PARIS - A French man survived for 35 days lost in a labyrinth of caves in the Pyrenees, drinking the water dripping from the walls and eating clay and rotten wood.
Jean-Luc Josuat-Verges, 48, owes his life to a strike by French teachers.
Three pupils, given an unexpected day off, went to explore the caves near Madiran and found his four-wheel-drive truck parked some distance inside the tunnels.
They alerted the gendarmerie who discovered Josuat-Verges sheltering in a heap of old plastic tarpaulins, only 200m from the exit.
"It was instinct for survival and strength of character which saved me," he said. "I never panicked, never got depressed or cried. I even sang songs."
Josuat-Verges, a monitor in a centre for the handicapped, said that he entered the caves, once used for growing mushrooms, because he was depressed and needed some time to himself. He consumed a bottle of whisky and sleeping pills but denies that he intended to commit suicide.

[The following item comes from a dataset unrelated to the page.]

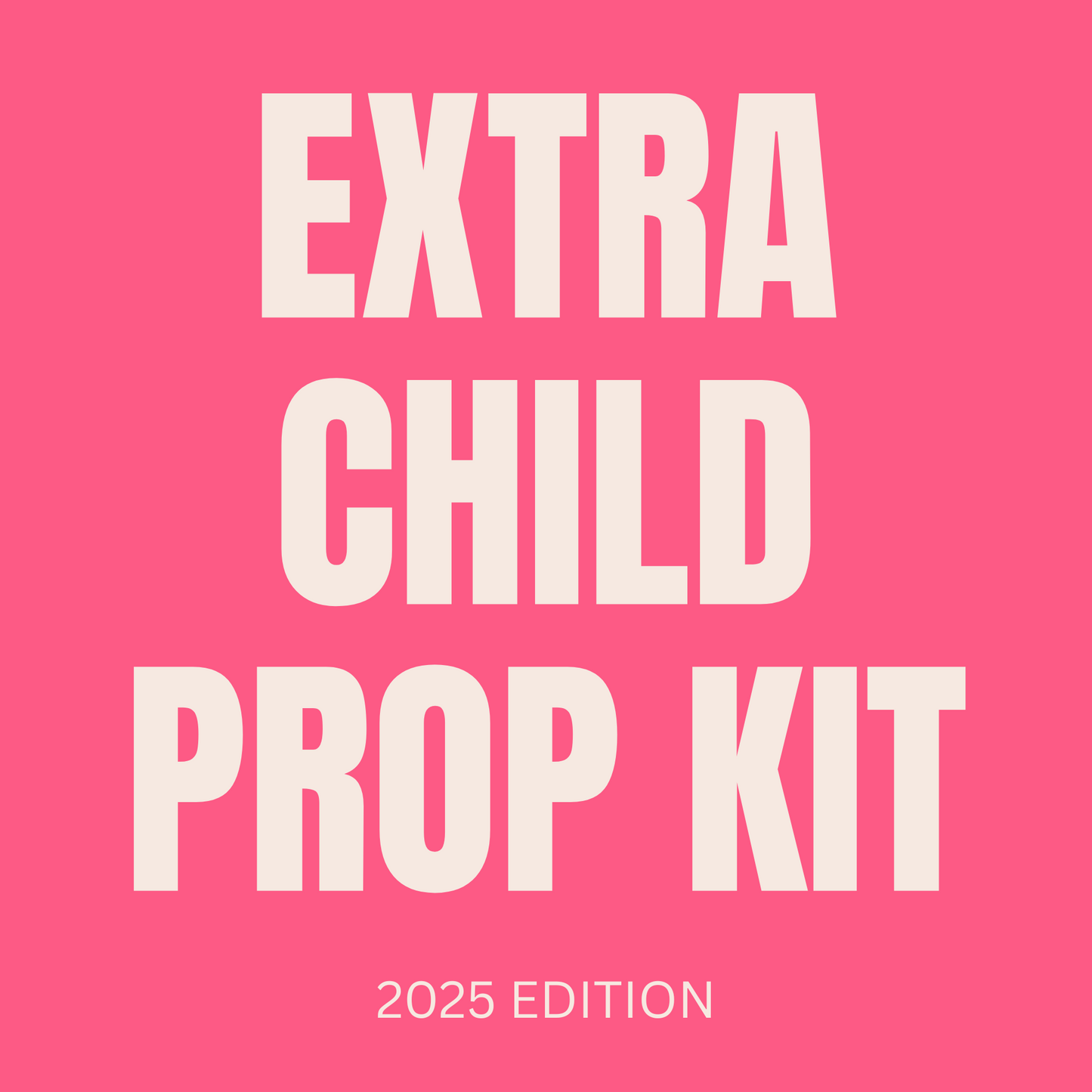 2025 EXTRA CHILD PROP KIT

He told gendarmes that he drove into the caves, had an accident, and then continued on foot. His torch packed up, he lost his shoes and could no longer find his car or the way out and, after searching for a week, gave up and sheltered in the old tarpaulins.
He said that there was no shortage of water dripping into the caves and he ate pieces of rotting wood, lumps of clay and sucked pieces of rock for the minerals. Although he had lost 19kg by the time that he was discovered, he was otherwise declared to be in good physical and mental condition and released from hospital after a few hours.
"I went there because I was a little depressed but as soon as I was trapped and in a survival situation, everything changed. I was determined to live," he said.
The gendarmerie said that they accepted the main lines of his story but they have nonetheless asked him to return for further questioning.
Josuat-Verges' wife and his two teenage sons had organised searches for him, fearing that he might have been injured while hiking. His wife even hired a helicopter to fly over the forests and mountains to look for her husband.
Gendarmerie lieutenant Philippe Lasalle said: "He was thin, bearded and covered in mud when we found him but he replied to our first questions coherently."
When his rescuers asked what day it was, he was only two days out.
On his first night back at home, he refused to go to bed. He could not bear to be returned to darkness, He sat up and waited to watch the dawn.